Nelle favelas, invece, qui a Villa Cruzeiro dove Adriano vive e vegeta, «ho imparato il significato della parola comunità. La Vila Cruzeiro non è il miglior posto al mondo, ma è il mio posto. È pericolosa da morire. La vita è dura. La gente soffre. Tanti amici devono scegliere altre strade. Basta guardarsi intorno e te ne accorgi. Se mi mettessi a raccontare tutti quelli che non ci sono più, staremmo qui a parlare per giorni e giorni… Che Dio li benedica. Puoi chiederlo a chiunque qui. Chi può, alla fine se ne va a vivere da un’altra parte».

Perché però allora lui qui ci è tornato? Di nuovo: perché non ha mai voluto andarsene, e che c’è di male in questo? Cosa c’è di male se la morte del proprio padre, ucciso da una pallottola che non era nemmeno indirizzata a lui, causa una tristezza sconosciuta ormai a noi occidentali, figli di una tecnocrazia fredda e lurida, puttana senza volto che inghiotte ogni cosa.



«La gente ne ha dette di tutti i colori, come se fosse chissà quale scandalo. “Ma come? Adriano ha smesso di guadagnare sette milioni di euro? Ha mollato tutto per questa roba?”. È quello che ho sentito dire più spesso. Ma nessuno capisce perché l’ho fatto. Perché non stavo bene. Avevo bisogno del mio spazio, di fare quello che volevo fare». Altro che travellers e stronzate varie. Altro che Netflix & chill. «Guarda ora. C’è qualcosa di strano nel nostro giro? No. Scusa se deludo qualcuno, ma l’unica cosa che cerco qui a Vila Cruzeiro è la tranquillità. Qui posso andare in giro scalzo e senza maglietta, solo con i pantaloncini. Gioco a domino, mi siedo sul marciapiede, ricordo le storie della mia infanzia, ascolto musica, ballo con i miei amici, dormo per terra. Vedo mio padre in ognuno di questi vicoli».

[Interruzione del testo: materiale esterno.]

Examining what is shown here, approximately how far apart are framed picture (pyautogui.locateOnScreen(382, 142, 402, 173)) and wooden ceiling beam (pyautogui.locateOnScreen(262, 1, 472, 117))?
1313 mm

È tutto così bello, così franco e genuino che viene quasi voglia di abbracciarlo, Adriano. L’uomo col tiro più potente nella storia di PES, il ragazzo che non potevi odiare, un talento incredibile, emozionante, d’una volta, grande grosso fenomenale, e infine ancora il bimbo cresciuto nelle favelas brasiliane, anzi mai davvero cresciuto nelle favelas ma sempre ancora attaccato a queste, come il neonato alla placenta. «Non capivano perché fossi tornato in favela. Non era per l’alcol, né per le donne, tanto meno per la droga. Era per la libertà. Era perché volevo un po’ di pace. Volevo vivere. Volevo essere di nuovo umano. Solo per un po’».